_The problem_
Reproduce word for word the part of the material that opens with the line containing "Which among" and closes with the line containing "[1251,161] → [116,138] → [743,329] → [37,255]", including both of those lines.

_Extracted material_
┄┄┄┄┄┄
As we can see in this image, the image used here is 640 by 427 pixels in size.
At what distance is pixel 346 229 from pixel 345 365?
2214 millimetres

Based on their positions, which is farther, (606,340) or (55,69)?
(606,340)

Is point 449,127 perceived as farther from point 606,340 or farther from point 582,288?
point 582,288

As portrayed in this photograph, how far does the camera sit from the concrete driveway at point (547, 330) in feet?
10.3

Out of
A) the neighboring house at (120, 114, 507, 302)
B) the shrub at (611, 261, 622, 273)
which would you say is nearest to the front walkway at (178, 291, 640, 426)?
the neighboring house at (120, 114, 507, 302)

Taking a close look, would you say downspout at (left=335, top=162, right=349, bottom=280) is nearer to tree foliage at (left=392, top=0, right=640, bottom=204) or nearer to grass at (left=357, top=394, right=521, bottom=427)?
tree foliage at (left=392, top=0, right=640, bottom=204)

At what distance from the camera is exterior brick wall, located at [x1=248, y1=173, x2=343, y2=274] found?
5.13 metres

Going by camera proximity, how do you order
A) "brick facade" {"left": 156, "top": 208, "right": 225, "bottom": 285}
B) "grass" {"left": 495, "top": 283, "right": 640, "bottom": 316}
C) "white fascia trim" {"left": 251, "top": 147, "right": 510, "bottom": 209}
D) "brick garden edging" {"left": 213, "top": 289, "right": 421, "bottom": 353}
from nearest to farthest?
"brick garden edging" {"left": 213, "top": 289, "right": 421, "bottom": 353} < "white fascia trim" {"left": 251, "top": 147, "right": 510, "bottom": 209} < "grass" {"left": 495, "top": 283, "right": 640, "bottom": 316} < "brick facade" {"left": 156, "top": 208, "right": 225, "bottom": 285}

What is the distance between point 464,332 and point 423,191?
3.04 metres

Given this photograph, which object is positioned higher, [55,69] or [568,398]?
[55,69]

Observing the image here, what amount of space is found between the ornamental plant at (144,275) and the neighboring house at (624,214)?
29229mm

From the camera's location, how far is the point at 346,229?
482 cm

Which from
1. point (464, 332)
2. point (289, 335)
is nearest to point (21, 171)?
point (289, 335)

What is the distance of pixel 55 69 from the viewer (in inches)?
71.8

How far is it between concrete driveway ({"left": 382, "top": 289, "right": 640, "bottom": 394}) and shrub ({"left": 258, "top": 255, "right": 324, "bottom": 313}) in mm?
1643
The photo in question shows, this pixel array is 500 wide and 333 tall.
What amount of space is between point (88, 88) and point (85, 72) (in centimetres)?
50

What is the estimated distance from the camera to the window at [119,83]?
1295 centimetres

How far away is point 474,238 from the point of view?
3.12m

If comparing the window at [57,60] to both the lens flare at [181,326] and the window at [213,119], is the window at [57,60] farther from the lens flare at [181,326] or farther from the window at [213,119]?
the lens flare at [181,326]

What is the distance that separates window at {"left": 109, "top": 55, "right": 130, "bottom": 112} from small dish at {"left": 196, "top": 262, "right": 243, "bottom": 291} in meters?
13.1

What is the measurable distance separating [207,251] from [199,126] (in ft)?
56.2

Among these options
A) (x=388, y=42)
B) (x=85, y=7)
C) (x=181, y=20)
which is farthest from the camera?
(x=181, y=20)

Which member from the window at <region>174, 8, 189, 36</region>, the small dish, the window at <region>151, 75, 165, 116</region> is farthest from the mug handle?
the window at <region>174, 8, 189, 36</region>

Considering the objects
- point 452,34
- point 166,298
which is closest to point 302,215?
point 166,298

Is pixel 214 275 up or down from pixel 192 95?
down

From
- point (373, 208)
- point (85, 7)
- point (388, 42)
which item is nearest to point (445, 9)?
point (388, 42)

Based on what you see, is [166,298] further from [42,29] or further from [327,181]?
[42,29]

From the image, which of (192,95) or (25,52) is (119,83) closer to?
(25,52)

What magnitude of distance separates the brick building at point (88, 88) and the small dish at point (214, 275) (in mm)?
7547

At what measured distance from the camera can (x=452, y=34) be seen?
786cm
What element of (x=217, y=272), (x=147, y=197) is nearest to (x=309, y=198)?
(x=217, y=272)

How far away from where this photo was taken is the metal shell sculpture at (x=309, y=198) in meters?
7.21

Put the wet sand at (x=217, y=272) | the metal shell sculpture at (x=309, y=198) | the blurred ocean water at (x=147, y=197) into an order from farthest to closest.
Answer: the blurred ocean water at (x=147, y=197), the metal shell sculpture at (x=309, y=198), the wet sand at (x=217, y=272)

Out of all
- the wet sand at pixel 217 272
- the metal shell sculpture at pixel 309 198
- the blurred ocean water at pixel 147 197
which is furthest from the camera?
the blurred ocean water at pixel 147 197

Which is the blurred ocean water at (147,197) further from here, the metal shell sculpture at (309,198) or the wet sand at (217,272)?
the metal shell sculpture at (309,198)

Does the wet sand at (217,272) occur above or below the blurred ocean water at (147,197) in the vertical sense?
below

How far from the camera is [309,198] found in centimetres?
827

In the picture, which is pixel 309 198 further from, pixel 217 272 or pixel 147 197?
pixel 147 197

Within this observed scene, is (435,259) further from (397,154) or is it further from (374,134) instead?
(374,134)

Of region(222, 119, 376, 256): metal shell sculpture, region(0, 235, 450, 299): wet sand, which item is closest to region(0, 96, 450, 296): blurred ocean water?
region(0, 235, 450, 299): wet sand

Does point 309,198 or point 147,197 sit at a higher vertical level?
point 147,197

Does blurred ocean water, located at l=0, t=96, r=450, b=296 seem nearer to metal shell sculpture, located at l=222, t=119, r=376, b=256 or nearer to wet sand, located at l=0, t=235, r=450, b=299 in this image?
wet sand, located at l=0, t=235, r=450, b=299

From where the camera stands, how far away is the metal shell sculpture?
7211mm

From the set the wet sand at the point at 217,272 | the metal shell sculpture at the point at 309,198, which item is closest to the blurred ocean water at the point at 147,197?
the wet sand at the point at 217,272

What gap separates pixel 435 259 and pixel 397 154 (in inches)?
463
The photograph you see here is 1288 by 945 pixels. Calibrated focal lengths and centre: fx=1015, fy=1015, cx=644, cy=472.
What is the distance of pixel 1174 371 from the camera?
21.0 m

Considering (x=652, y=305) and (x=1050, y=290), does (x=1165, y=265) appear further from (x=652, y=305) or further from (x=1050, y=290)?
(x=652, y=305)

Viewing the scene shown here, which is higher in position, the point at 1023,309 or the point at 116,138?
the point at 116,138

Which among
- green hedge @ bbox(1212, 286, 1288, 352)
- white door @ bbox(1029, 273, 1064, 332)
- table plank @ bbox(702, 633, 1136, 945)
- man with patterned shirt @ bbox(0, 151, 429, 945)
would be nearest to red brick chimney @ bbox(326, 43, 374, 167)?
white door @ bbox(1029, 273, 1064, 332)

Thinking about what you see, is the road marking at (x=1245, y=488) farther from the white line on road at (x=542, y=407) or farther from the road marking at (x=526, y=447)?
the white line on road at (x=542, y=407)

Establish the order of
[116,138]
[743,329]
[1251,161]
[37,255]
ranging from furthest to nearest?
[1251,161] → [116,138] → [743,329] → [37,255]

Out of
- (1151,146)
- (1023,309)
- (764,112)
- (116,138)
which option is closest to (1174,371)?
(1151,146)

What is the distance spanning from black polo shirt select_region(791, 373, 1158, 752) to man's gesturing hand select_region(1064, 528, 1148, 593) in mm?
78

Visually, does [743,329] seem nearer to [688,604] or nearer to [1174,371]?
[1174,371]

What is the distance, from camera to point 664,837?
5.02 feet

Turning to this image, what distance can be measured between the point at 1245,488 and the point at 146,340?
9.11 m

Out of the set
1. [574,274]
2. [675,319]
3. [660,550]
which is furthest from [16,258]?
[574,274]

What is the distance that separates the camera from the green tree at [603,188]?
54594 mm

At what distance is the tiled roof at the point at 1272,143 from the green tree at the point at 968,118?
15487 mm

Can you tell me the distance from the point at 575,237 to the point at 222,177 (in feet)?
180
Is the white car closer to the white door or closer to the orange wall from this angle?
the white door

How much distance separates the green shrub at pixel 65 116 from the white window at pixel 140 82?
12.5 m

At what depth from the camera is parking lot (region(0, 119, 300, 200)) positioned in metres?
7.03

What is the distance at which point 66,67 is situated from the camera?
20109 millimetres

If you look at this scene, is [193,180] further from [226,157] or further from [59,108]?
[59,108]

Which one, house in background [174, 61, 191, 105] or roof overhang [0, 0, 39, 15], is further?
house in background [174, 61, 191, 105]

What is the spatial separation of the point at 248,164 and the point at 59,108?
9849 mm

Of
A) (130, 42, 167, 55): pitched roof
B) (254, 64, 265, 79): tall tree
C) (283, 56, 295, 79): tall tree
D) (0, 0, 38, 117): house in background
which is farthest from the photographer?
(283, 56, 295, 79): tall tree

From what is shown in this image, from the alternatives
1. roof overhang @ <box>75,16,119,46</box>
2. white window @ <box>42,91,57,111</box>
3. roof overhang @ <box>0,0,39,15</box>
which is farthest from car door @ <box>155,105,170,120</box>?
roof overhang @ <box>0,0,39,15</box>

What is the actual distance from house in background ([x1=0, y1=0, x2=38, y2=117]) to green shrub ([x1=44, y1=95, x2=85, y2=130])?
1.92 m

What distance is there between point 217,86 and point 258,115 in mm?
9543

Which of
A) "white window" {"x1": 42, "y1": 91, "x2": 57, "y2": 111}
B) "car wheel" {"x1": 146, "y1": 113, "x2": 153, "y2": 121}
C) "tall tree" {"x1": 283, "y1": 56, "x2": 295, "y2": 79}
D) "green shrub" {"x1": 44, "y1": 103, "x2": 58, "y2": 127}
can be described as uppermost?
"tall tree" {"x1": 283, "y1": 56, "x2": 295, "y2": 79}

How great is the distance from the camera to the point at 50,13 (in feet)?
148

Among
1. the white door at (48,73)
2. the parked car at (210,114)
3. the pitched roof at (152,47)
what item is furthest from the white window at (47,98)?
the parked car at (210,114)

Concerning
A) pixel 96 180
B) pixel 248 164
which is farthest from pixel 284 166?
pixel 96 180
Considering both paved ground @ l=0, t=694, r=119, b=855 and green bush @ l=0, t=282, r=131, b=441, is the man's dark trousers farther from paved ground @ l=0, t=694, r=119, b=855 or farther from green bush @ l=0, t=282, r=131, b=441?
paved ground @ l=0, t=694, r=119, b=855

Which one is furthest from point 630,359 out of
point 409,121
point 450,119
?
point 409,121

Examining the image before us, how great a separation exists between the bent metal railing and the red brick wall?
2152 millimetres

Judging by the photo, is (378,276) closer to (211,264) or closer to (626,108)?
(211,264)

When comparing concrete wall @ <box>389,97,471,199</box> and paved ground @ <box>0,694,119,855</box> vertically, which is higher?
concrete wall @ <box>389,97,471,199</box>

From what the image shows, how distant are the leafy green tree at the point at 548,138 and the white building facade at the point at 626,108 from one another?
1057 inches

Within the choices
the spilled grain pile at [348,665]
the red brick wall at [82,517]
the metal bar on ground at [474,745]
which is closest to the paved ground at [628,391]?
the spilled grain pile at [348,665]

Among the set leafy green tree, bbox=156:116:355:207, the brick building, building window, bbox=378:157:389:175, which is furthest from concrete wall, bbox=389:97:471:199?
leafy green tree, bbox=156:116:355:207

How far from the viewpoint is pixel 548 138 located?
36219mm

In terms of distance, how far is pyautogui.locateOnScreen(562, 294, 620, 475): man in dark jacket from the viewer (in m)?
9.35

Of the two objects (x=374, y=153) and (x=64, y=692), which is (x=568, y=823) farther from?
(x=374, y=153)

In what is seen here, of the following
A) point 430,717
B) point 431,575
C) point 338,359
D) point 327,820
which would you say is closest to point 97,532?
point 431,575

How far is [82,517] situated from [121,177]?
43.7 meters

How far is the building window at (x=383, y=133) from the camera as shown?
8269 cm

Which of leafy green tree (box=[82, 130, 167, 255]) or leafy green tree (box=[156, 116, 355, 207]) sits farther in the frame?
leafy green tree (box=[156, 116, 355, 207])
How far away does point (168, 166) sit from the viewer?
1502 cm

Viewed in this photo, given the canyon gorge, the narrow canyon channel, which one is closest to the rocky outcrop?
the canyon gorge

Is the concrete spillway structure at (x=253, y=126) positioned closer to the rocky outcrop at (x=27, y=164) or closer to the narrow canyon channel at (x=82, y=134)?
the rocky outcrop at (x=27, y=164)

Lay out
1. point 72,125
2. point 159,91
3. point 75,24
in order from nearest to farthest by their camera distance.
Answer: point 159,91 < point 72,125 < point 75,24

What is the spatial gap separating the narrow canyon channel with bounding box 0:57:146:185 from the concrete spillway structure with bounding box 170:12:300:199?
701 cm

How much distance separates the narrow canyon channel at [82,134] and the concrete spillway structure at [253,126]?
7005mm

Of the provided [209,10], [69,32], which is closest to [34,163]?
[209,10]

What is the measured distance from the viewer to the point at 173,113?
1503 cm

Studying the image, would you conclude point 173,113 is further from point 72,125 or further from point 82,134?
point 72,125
┄┄┄┄┄┄
_Written response_
Which among
- green hedge @ bbox(1212, 286, 1288, 352)
- white door @ bbox(1029, 273, 1064, 332)
- table plank @ bbox(702, 633, 1136, 945)
- man with patterned shirt @ bbox(0, 151, 429, 945)
would be nearest to red brick chimney @ bbox(326, 43, 374, 167)?
white door @ bbox(1029, 273, 1064, 332)

Thinking about what you see, is the road marking at (x=1245, y=488) farther from the white line on road at (x=542, y=407) or farther from the road marking at (x=526, y=447)?
the white line on road at (x=542, y=407)

Establish the order of
[116,138]
[743,329]
[1251,161]
[37,255]
ranging from furthest to nearest?
[1251,161] → [116,138] → [743,329] → [37,255]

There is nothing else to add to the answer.